Passage to read
________________________

Kevin Janson Neal, 44, was killed by police after shooting at officers who ran the vehicle he was in off the road during the shooting spree, part of which was thwarted by quick lockdown procedures at Rancho Tehama Elementary School, authorities said.

"His mental condition continued to deteriorate, and you know as a family you want to be supportive and you want to love them — and you know, he just continued to devolve and descend into conspiracy theories and hallucinations and delusions of grandeur," Neal's older sister, Sheridan Orr, said in an interview Wednesday from her home in Cary, North Carolina.

"It became difficult to have conversations with him because you never knew what was real and what was fabricated and what was in his mind," she said.

Neal is believed to have murdered his wife and concealed her body beneath the floor of their home before embarking on the shooting spree, which left four other adults dead, officials said.

Image: Kevin Janson Neal

He is suspected of ramming a vehicle into the fence outside of the elementary school and firing into the building — but wasn't able to get into any classrooms because school officials, hearing gunshots about a quarter-mile away, put in place a lockdown procedure, authorities said. One child was shot inside the school.

Orr said she last saw Neal about seven years ago when he was packing up his truck to leave for California, but talked to him more recently than that.

They spoke in January, she said, after Neal was arrested for assault with a deadly weapon in an incident involving a neighbor. Neal complained about having trouble with his neighbors, and Orr said all she could do was give him a gift card to get some clothes to wear to court.

Neal's mother told The Associated Press that her son told her "Mom it's all over now" the day before the shooting rampage, and that he said "I have done everything I could do and I am fighting against everyone who lives in this area."

Orr said that the family had dealt with similar statements for 20 years, so barely reacted to the last one. "We got, 'I can't take it anymore' a thousand times — like when do you know if it's real?" she asked.

Orr said the family tried to get Neal mental help as a teen, but "he got out and we hoped for the best and you know we changed our family to try to, to provide him with what he needed." When they called hotlines for help Neal would become enraged, she said.

"We begged him to go to mental health facilities after he went to California and he got afraid that the government would get his numbers," Orr said. She said his mental condition "continually deteriorated" since around October of 2016.

Investigators recovered two semi-automatic rifles and two handguns after the shootings, police said Tehama County Assistant Sheriff Phil Johnston told reporters Wednesday that investigators are confident that Neal manufactured the rifles at his home. He said the handguns were not registered to Neal.

Image: Rancho Tehama Shooting

Neal was not prohibited from owning firearms, Johnston said. But an attorney who used to represent Neal told the Associated Press that a judge barred Neal from having guns after he was charged with stabbing a neighbor. Attorney Leo Barone told the AP that Neal should have been unable to legally purchase guns because of the court order.

The first calls of a shooting came in just before 8 a.m. local time Tuesday (11 a.m. ET), Johnston said, and the shooting spree ended with Neal's death around 45 minutes later. During that time Neal allegedly fired at passersby and homes apparently at random, and Johnston has said it appears he targeted the elementary school at random.

"I don't want to politicize this now, I know people say it's not the time, but we cannot help but feel that ... he needed better mental health care, and we needed a way to get that for him, because that is something that that I think would have changed the story," Orr said.

"He had no business with guns," Orr said.

"The biggest thing is, we are so sorry for those victims in that community," she said. "I can't even imagine what they're going through."

________________________

Recorded data
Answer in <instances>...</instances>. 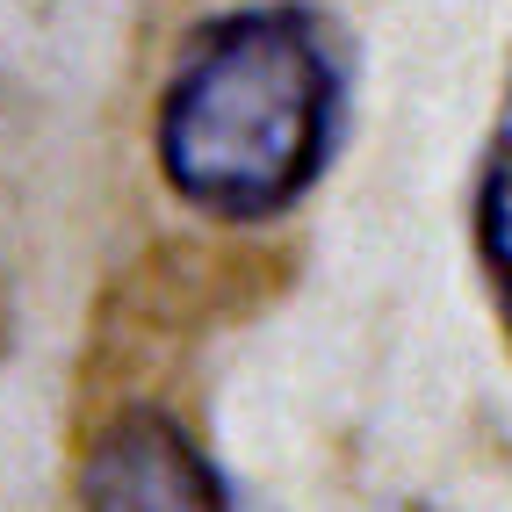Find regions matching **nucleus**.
<instances>
[{"label": "nucleus", "mask_w": 512, "mask_h": 512, "mask_svg": "<svg viewBox=\"0 0 512 512\" xmlns=\"http://www.w3.org/2000/svg\"><path fill=\"white\" fill-rule=\"evenodd\" d=\"M339 65L303 8H238L181 51L159 94V174L224 224L282 217L325 174Z\"/></svg>", "instance_id": "f257e3e1"}, {"label": "nucleus", "mask_w": 512, "mask_h": 512, "mask_svg": "<svg viewBox=\"0 0 512 512\" xmlns=\"http://www.w3.org/2000/svg\"><path fill=\"white\" fill-rule=\"evenodd\" d=\"M87 512H231L210 455L166 419V412H130L87 448L80 469Z\"/></svg>", "instance_id": "f03ea898"}, {"label": "nucleus", "mask_w": 512, "mask_h": 512, "mask_svg": "<svg viewBox=\"0 0 512 512\" xmlns=\"http://www.w3.org/2000/svg\"><path fill=\"white\" fill-rule=\"evenodd\" d=\"M476 246H484V267L512 311V130L491 145V166H484V188H476Z\"/></svg>", "instance_id": "7ed1b4c3"}, {"label": "nucleus", "mask_w": 512, "mask_h": 512, "mask_svg": "<svg viewBox=\"0 0 512 512\" xmlns=\"http://www.w3.org/2000/svg\"><path fill=\"white\" fill-rule=\"evenodd\" d=\"M397 512H426V505H397Z\"/></svg>", "instance_id": "20e7f679"}]
</instances>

________________________

Directions for this task
From the Rancho Tehama shooting article, reproduce the passage starting at "Image: Kevin Janson" and ending at "recently than that.".

Response for this exercise
Image: Kevin Janson Neal

He is suspected of ramming a vehicle into the fence outside of the elementary school and firing into the building — but wasn't able to get into any classrooms because school officials, hearing gunshots about a quarter-mile away, put in place a lockdown procedure, authorities said. One child was shot inside the school.

Orr said she last saw Neal about seven years ago when he was packing up his truck to leave for California, but talked to him more recently than that.